Further, by baselining and measuring against your baseline, you speed up responsiveness to lagging indicators that are important to your talent processes, and to the business. For those interested in learning more about the role of lagging (and leading) indicators on value measures in HR, there is a great piece written by Dr. Tom Tonkin, principal, thought leadership & advisory services at Cornerstone OnDemand, that goes deeper on that point.
Why is speeding up responsiveness important? It is better to know early in the process that you are behind where you thought you would be. It provides you with time to reflect and gauge what may be the cause. Often, for example, the problem is that there hasn’t been enough time allotted for change management or user adoption.
2) Crawl, Walk, Run
HR and talent teams struggle to leap immediately to effectiveness measures such as "Productivity or Revenue by Employee" or "CSAT/NPS Improvement." (There is a difference between efficiency and effectiveness measures that I cover in this post for those who are interested in learning more). My quick and simple recommendation is to start small (efficiency) and build to strategic actions (effectiveness). Turnover is an excellent example and a measure that is frequently scrutinized. Turnover, by itself, is something most companies measure, but what about turnover of your highest performing employees?

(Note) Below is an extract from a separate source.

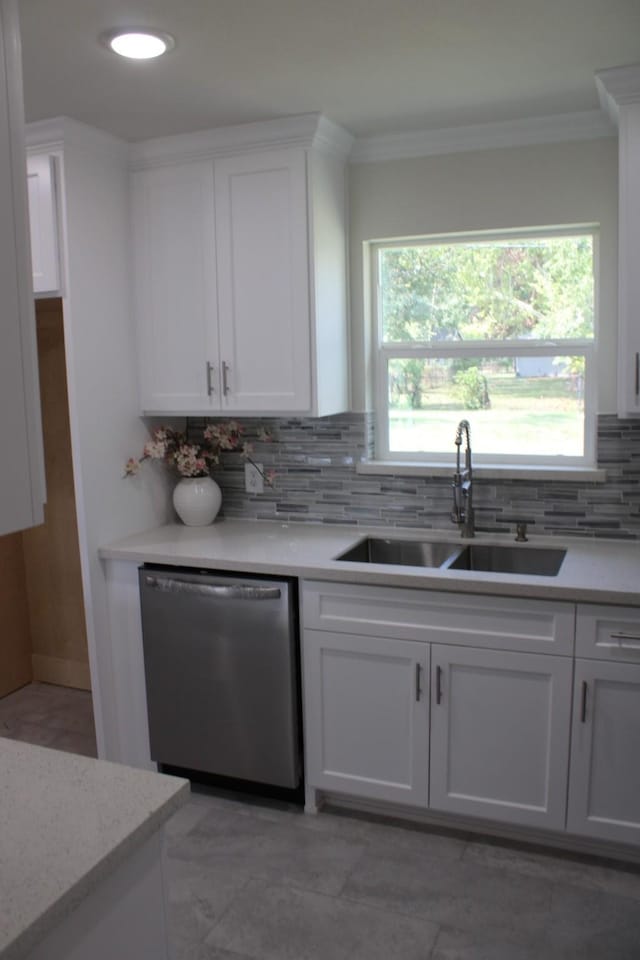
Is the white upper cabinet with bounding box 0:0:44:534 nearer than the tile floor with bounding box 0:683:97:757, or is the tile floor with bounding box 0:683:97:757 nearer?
the white upper cabinet with bounding box 0:0:44:534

To begin baselining the effectiveness of improving high performer turnover, start by identifying turnover data in critical areas of the business where this might be a problem. Then drill down and ask if you can segment that by low/medium/high performers. (The cost to replace a high performing employee can be 90-200% of their annual salary according to SHRM’s "A Guide to Analyzing and Managing Employee Turnover.") With that information baselined, you can begin working to track and measure uplift in other more strategic measures.
3) Don’t Wait to Align With the Business—Start Early
There is plenty of research out there that supports the importance of HR/Talent being aligned to the business, but I point you to this blog post if this is an area of particular interest.

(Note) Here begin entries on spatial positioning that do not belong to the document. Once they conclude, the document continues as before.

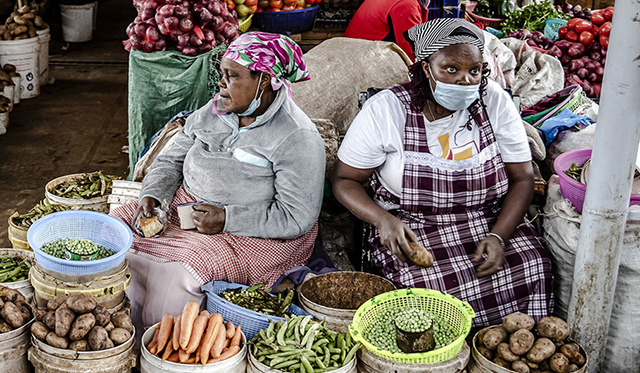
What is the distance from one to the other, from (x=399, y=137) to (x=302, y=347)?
1.03m

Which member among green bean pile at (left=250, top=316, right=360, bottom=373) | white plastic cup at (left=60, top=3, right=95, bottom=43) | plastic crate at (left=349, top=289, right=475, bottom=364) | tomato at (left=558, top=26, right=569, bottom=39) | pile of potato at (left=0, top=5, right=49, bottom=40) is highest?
tomato at (left=558, top=26, right=569, bottom=39)

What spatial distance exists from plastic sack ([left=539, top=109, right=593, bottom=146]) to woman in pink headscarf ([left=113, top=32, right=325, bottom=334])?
4.99ft

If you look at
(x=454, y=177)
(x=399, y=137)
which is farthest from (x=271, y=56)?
(x=454, y=177)

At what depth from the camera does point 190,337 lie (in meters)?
2.61

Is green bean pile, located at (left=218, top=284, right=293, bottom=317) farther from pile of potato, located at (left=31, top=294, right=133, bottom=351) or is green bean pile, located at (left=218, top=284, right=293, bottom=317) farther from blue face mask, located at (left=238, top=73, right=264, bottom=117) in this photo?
blue face mask, located at (left=238, top=73, right=264, bottom=117)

But simply put, illustrating the connectedness between Business and HR/Talent Priorities requires a) an understanding of business priorities and b) insight into how HR initiatives support them.

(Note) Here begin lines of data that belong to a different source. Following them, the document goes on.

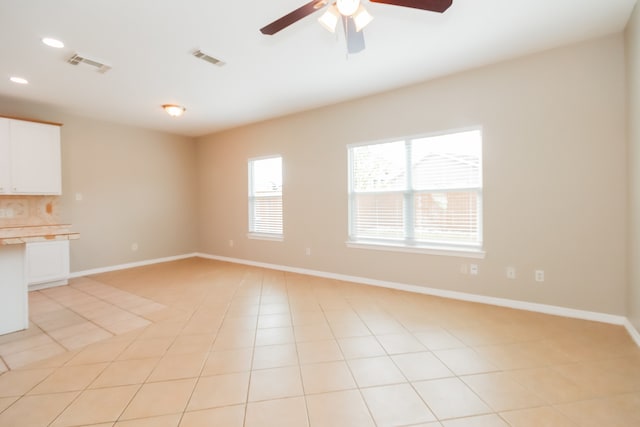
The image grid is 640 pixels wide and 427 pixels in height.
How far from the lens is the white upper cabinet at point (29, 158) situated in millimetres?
3855

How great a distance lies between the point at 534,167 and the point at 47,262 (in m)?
6.51

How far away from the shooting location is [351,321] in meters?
2.85

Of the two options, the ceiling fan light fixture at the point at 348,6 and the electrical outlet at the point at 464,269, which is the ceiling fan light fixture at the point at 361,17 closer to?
the ceiling fan light fixture at the point at 348,6

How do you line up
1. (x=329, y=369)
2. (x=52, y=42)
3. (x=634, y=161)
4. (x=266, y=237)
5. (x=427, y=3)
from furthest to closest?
(x=266, y=237) < (x=52, y=42) < (x=634, y=161) < (x=329, y=369) < (x=427, y=3)

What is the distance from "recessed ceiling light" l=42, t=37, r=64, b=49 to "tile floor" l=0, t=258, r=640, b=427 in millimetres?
2740

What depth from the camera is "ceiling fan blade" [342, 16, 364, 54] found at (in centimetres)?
201

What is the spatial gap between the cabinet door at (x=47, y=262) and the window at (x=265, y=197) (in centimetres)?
287

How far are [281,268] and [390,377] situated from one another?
338 centimetres

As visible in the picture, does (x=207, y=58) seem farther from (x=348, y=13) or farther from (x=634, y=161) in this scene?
(x=634, y=161)

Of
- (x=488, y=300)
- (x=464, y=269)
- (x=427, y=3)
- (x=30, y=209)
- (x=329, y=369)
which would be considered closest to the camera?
(x=427, y=3)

When you think about turnover, for example, there’s rarely just one initiative that can improve it. Rather, it is typically a combination of efforts. The point is to work early to think about what measures and data are required to build your HR/Talent value story so that when it comes time to present what you’ve done, you have both a strong qualitative story and a very authoritative quantitative impact story to tell. For a visual on how to consider structuring your HR/Talent Value Story, see the third part of my three-part blog series on the topic.
With these points in mind, I offer two closing questions to reflect on:
Do you know the impact your HR/Talent practices are delivering for your business?
Are you prepared to defend your investment when asked?